Since the outbreak of Russia’s large scale invasion against Ukraine Poland procured a significant number of military equipment, which should increase the firepower of the Polish Armed Forces. The Polish Armed Forces also have not forgotten about the development of cyberarmy, which was established in 2018 and should be fully operational by 2026. The question is whether Poland has the potential and will to be a significant power in cyberspace?

The beginning

The main drivers behind the creation of the cyberarmy were the increasing threats from cyberspace as more and more countries developed cyber arsenals and used them against other countries as well as NATO decisions made at the Warsaw summit in 2016. The growing role of IT technologies on the battlefield has also made the military become more and more susceptible to possible cyberattacks. NATO member states suffered from cyber operations for example in 2008 when the United States Armed Forces were hacked^[1]. Cyber was also used against Estonia in 2007, while in 2008 Russia demonstrated an attempt to integrate cyber into modern war during its attack on Georgia. The growing sophistication of operations aimed at critical infrastructure shows that the threats from cyberspace are only growing. The second important factor, which drove the setting of cyberspace up was the NATO summit in Warsaw in 2016. There the cyberspace was declared as the next operational domain and countries based on Article 3 of Washington Treaty^[2] are obligated to develop capabilities to operate in a digital environment.

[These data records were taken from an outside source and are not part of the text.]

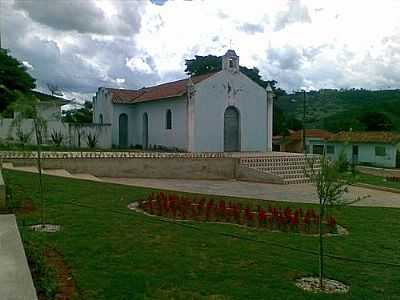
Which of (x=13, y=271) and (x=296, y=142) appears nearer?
(x=13, y=271)

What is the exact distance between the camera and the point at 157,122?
29859 mm

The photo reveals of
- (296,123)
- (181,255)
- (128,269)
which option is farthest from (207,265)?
(296,123)

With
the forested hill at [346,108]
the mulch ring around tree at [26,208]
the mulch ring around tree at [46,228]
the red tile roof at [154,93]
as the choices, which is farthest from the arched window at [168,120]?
the forested hill at [346,108]

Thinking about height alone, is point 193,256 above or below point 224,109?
below

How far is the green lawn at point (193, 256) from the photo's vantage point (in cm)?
495

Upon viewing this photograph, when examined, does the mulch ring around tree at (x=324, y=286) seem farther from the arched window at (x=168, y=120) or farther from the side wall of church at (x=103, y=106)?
the side wall of church at (x=103, y=106)

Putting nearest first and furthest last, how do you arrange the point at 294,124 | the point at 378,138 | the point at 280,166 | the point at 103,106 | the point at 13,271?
the point at 13,271
the point at 280,166
the point at 103,106
the point at 378,138
the point at 294,124

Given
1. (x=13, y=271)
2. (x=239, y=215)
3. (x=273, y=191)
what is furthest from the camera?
(x=273, y=191)

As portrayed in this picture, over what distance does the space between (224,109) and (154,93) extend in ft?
19.5

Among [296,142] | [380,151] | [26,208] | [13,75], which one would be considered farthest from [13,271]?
[296,142]

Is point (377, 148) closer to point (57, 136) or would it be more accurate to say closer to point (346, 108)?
point (346, 108)

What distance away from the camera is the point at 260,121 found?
29406 millimetres

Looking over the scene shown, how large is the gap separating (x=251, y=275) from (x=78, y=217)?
4.12m

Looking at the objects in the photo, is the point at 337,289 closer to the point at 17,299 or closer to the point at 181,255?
the point at 181,255
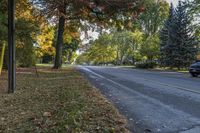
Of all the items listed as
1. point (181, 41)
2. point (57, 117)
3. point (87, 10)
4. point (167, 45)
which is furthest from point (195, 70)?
point (57, 117)

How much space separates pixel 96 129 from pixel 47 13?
20.5 m

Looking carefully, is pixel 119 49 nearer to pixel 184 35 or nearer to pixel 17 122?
pixel 184 35

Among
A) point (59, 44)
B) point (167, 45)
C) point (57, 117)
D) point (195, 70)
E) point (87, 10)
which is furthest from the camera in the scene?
point (167, 45)

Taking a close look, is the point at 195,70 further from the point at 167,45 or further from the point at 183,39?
the point at 167,45

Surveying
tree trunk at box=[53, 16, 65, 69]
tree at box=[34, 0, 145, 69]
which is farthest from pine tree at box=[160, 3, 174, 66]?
tree trunk at box=[53, 16, 65, 69]

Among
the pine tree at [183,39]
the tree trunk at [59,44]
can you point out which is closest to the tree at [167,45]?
the pine tree at [183,39]

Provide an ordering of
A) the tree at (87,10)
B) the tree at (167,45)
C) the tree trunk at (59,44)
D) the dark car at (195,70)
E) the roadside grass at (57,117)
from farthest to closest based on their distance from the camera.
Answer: the tree at (167,45), the tree trunk at (59,44), the dark car at (195,70), the tree at (87,10), the roadside grass at (57,117)

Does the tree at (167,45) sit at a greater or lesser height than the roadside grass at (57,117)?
greater

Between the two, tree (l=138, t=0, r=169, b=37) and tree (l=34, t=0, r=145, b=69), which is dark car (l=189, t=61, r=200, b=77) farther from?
tree (l=138, t=0, r=169, b=37)

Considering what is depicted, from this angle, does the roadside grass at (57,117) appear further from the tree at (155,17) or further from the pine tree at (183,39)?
the tree at (155,17)

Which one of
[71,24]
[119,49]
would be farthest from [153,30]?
[71,24]

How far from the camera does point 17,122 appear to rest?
6.29m

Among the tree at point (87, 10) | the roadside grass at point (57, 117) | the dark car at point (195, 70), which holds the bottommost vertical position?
the roadside grass at point (57, 117)

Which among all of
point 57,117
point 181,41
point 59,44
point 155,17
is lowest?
point 57,117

The first concept of Polish cyberarmy was presented by Minister of Defence Antoni Macierewicz during the Cybersec conference in 2018. He announced the plan to create a unit consisting of 1000 soldiers. However, this plan was stopped and eventually buried when Macierewicz was dismissed and replaced by Mariusz Błaszczak. However, the process of creating a cyberarmy was soon restarted. On 2^nd May 2019 Minister Błaszczak nominated general Karol Molenda as plenipotentiary for the creation of cyberspace defence forces. His first step was a consolidation of the different military entities responsible for cybersecurity. The National Centre of Cryptology and the IT inspectorate were merged into the National Cyber Security Centre.

Cyber Command of Polish Cyberspace Defence Forces 

On 8th February 2022 there was a next milestone in the development of the Cyber forces of the Polish Armed Forces when the Cyber Command was set up and  Polish Cyberspace Defence Forces were also officially created. The Cyber Command is tasked with supervising the tactical units. The previously existing National Cyber Security Centre was renamed as National Cyber Security Centre – Command of Cyberspace Defence Forces. There are around 5 thousand military and civilian personnel working for this structure including hundreds of cybersoldiers, though the exact number remains secret. The recruitment process is still open.

Polish Cyberspace Defence Forces, which will be fully operational by 2026, will become a specialist component of Polish Armed Forces on the basis of the Homeland Defence Act, which was introduced after the Russian large scale invasion of Ukraine and was aimed at strengthening the Polish Armed Forces. The process of creation of the Polish Cyberspace Defence Forces is based on the experiences from the Polish Special Forces creation, which at the beginning was also a specialist component of Polish Armed Forces to be later transformed into a separate military branch.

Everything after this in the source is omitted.